Like wine, beer is influenced by the soil and climate in which its raw materials are grown – this is why Keith Galbraith brings a winemaker’s approach to beer making, using old-world techniques to recreate old-style flavours in an entirely authentic manner.

By applying the concept of ‘terroir’ – the unique characteristics of a certain place – the taste profile of a beer’s origins are retained. To ensure that integrity, our brewers source ingredients from a beer’s place of origin. We don’t use preservatives, chemicals or artificial ingredients of any kind. We are in contact with our beer throughout every part of the process and know each batch intimately.

By returning brewing to a hand-crafted art form, we take it a world away from mass-produced, uniform beer.

The result is truly unique, with every batch boasting its own individual character and elevating beer to the level of food and wine in terms of connoisseurship.

With complete transparency over the on-site process, customers can learn more about brewing and the ever-evolving world of boutique beers from our master brewers.

The Ingredients

Malt and Hops

We personally know our malt and hops suppliers and these relationships ensure we have the best ingredients money can buy. All malts and hops are selected by Keith and shipped to our warehouse in Auckland. From farm to pint, we have complete control over our brewing and can trace the origin of every pint we sell.

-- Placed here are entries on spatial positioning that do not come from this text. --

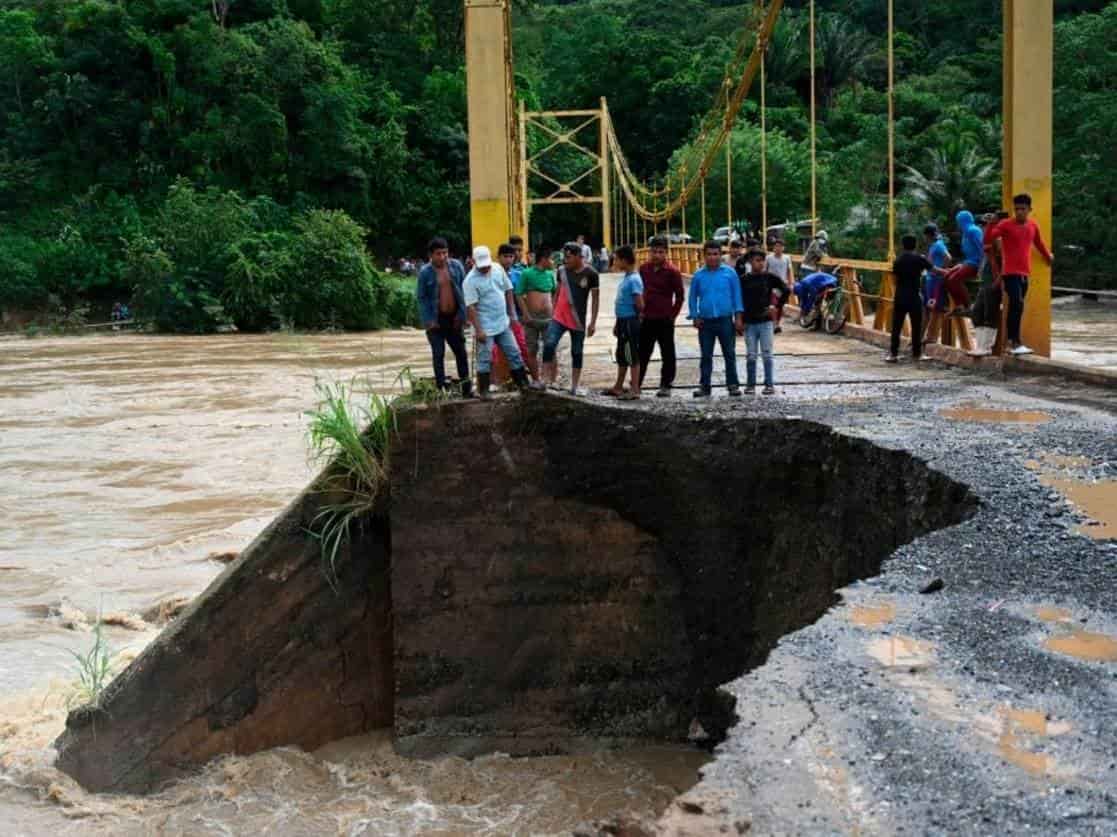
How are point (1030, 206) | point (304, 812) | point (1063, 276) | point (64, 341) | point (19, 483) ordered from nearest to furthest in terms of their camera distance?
point (304, 812) < point (1030, 206) < point (19, 483) < point (1063, 276) < point (64, 341)

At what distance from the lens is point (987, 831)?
111 inches

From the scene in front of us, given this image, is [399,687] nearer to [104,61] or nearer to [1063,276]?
[1063,276]

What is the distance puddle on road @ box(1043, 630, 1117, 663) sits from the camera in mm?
3836

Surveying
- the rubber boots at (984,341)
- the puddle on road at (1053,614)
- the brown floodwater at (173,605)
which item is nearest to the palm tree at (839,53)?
the brown floodwater at (173,605)

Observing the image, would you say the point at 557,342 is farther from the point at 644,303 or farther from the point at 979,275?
the point at 979,275

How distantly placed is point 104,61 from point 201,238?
12.8m

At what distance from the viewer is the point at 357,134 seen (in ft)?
171

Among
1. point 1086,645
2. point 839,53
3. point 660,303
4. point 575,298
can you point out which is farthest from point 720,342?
point 839,53

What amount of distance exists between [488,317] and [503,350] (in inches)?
10.6

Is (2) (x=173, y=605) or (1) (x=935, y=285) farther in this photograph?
(1) (x=935, y=285)

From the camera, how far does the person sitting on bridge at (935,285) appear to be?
1217cm

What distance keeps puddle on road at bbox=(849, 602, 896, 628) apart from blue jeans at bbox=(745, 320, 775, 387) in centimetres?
529

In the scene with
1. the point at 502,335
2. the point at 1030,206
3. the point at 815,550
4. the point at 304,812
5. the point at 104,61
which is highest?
the point at 104,61

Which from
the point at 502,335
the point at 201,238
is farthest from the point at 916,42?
the point at 502,335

We source all our malts from three traditional floor malting companies, two of which are in England and one in the Czech Republic. We have the only Government-approved licence in New Zealand for the importation of whole hops. We firmly believe the pellet versions others use lack the aromas and flavours that are lost during the pellet-making process. Our UK-based hop merchant ensures we get the best aroma and buttering hops each season, sourcing our requirements from specific growers in the UK, mainland Europe and the USA.

Yeast

All our beers are made with different yeast strains in order to give a distinct and unique profile to each individual beer. We have sourced yeasts from many of the world’s old breweries.

Water

Luckily, Auckland water is soft, which means it has very low mineral content. The brewing water we use is purified and then mineralized so that we can copy the water profile of the region from which the beer originates. Water plays a big part in the final product and we profile the waters of Pilsen, Munich, Dublin, Burton-on-Trent and Edinburgh – to name a few.

We are in contact with our beer throughout every part of the process and know each batch intimately.

Keith Galbraith

The Alehouse

Comfortably lived in and loved, a visit to the alehouse is an experience in authenticity and atmosphere. Galbraith’s has always called the heritage building on Mt Eden Road home and it’s filled with collectables that nod to the past.

The foundation stone for the building was laid in 1912 by Auckland’s mayor Christopher James Parr and it was opened as a library in 1913. Designed by architect Edward Bartley, the man responsible for a number of Auckland landmarks, the building is protected by the Historic Places Trust.

At the heart of Galbraith’s beers, the alehouse provides an engaging destination to enjoy good company, quality pub food and explore craft beer. Word has travelled far about the iconic pub and international travellers seek it out for a quality beer experience away from home. As for many New Zealanders, Galbraith’s is the reason they visit Auckland.

With staff as passionate about the beer as the punters, there’s plenty of knowledge and information on tap to guide you through the dozens of beers, as well as the carefully sourced wines and spirits.

Restaurant

We employ qualified chefs to craft our food, not short order cooks. Everything is cooked to order and purchased fresh each day or sourced from our own organic garden at the back of the pub.

The kitchen serves food all day, which can be enjoyed in the spacious bar with its high-vaulted ceilings, or outside in the beer garden. The outdoor fireplace keeps winter cosy and the deck is ideal for summer lounging. There are vegetarian and gluten-free options and a children’s menu.